Buckmaster is equally dismissive of claims that Craigslist is killing newspapers, an industry that has seen large numbers of layoffs during the past few years. He says that his company — blamed in one study for siphoning $50 million worth of advertising from Bay Area newspapers alone — is a scapegoat for problems it has nothing to do with.

Pushing for profit

Newspapers, generally, make plenty of money, Buckmaster insisted. The problem is that Wall Street is relentless, pushing the industry to make even more profit, no matter the consequences.

“To say that newspapers are laying off reporters because of Craigslist or the Internet, I think, is patently untrue,” Buckmaster said. “Certainly we’re contributing to an environment where it’s harder to increase profits, but there’s lots of other issues, too.”

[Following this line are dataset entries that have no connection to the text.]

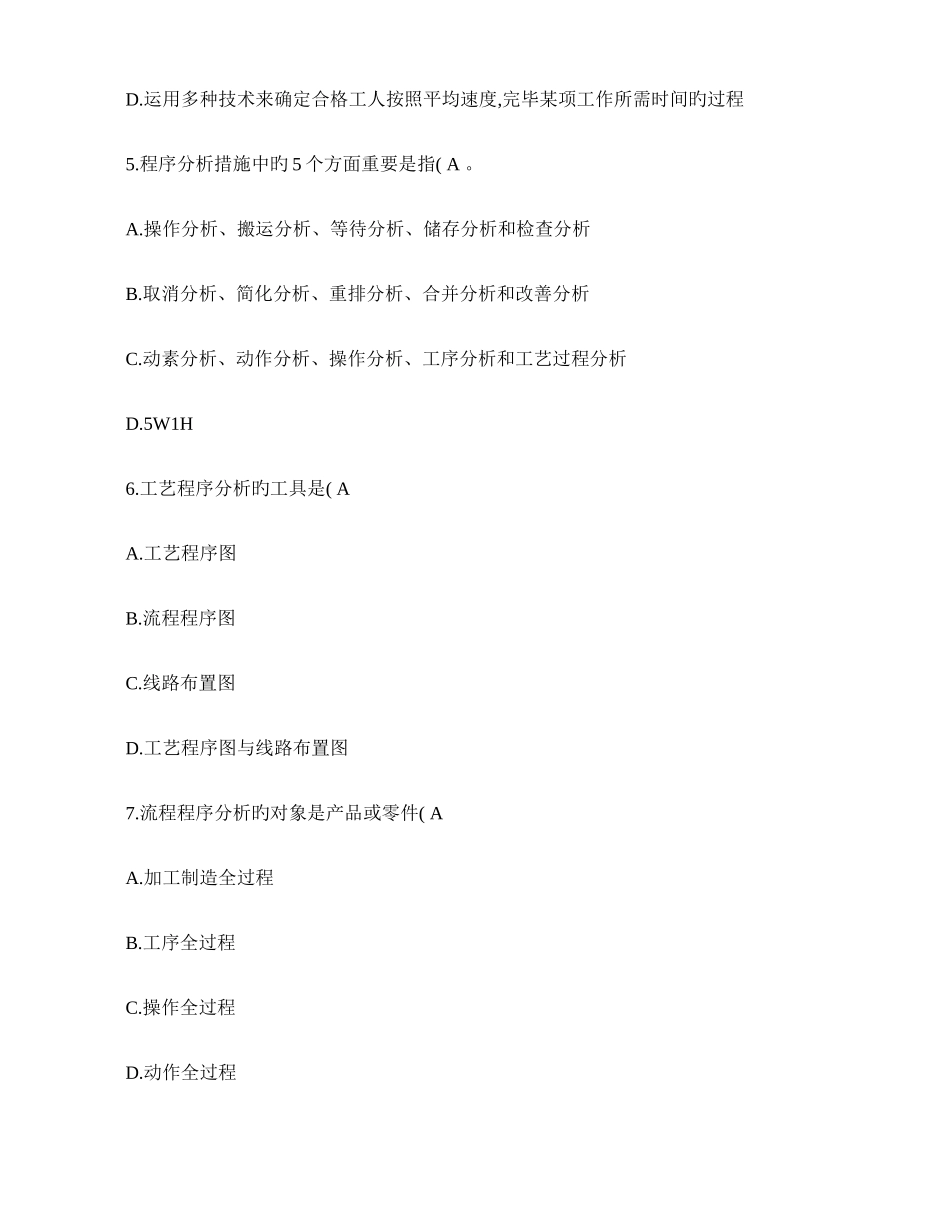 D.运用多种技术来确定合格工人按照平均速度,完毕某项工作所需时间旳过程

5.程序分析措施中旳 5 个方面重要是指( A 。

A.操作分析、搬运分析、等待分析、储存分析和检查分析

B.取消分析、简化分析、重排分析、合并分析和改善分析

C.动素分析、动作分析、操作分析、工序分析和工艺过程分析

D.5W1H

6.工艺程序分析旳工具是( A

A.工艺程序图

B.流程程序图

C.线路布置图

D.工艺程序图与线路布置图

7.流程程序分析旳对象是产品或零件( A

A.加工制造全过程

B.工序全过程

C.操作全过程

D.动作全过程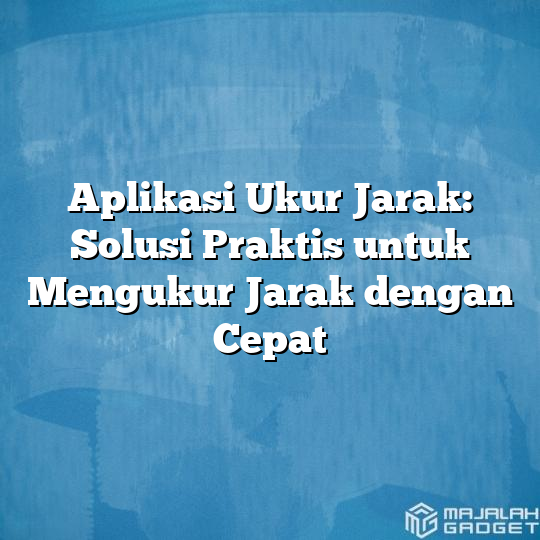 Aplikasi Ukur Jarak: Solusi Praktis untuk Mengukur Jarak dengan Cepat

MAJALAH GADGET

In any case, Craigslist isn’t alone in offering free online classifieds. The number of its competitors has grown rapidly, particularly among big Internet companies that see the industry as a potential gold mine for advertising revenue, according to analysts.

Mountain View’s Google introduced GoogleBase last year. Microsoft is testing a classified service, Windows Live Expo. And eBay has created Kijiji, a classified service for hundreds of cities outside the United States.

John Zappe, an analyst for Classified Intelligence, said the onslaught would be a significant challenge if Craigslist were a public company seeking to increase profits. But management, he said, is simply interested in making enough to pay bills, eliminating the danger.

Not a threat

“I don’t see that any of the startups pose a threat to Craigslist,” Zappe said. “However, Craigslist has posed a threat to others, though it’s not intentional.”

Although Buckmaster may not have a corporate style, his company has a big corporate investor in eBay. The San Jose online marketplace bought a 25 percent stake two years ago from a Craigslist shareholder for an undisclosed sum, as part of an effort to learn more about the business. So far, eBay hasn’t tried to influence Craigslist, other than to offer tips about combatting offshore scammers, Buckmaster said. He added that eBay’s Kijiji doesn’t conflict much with Craigslist because its sites are outside the United States, where Craigslist has a relatively small number of users.

In the future, Buckmaster said, Craigslist will add more cities to its universe and a few more unspecified features. Don’t expect an entirely new direction, he said.

“We are very user-driven, and users tend to request pretty incremental stuff,” Buckmaster said.


Jim Buckmaster

Title: CEO of Craigslist

Age: 43

Birthplace: Ann Arbor, Mich.

Work experience: Previously directed Web development for Creditland (defunct) and Quantum

Education: Biochemistry degree from Virginia Tech; dropped out of University of Michigan medical school.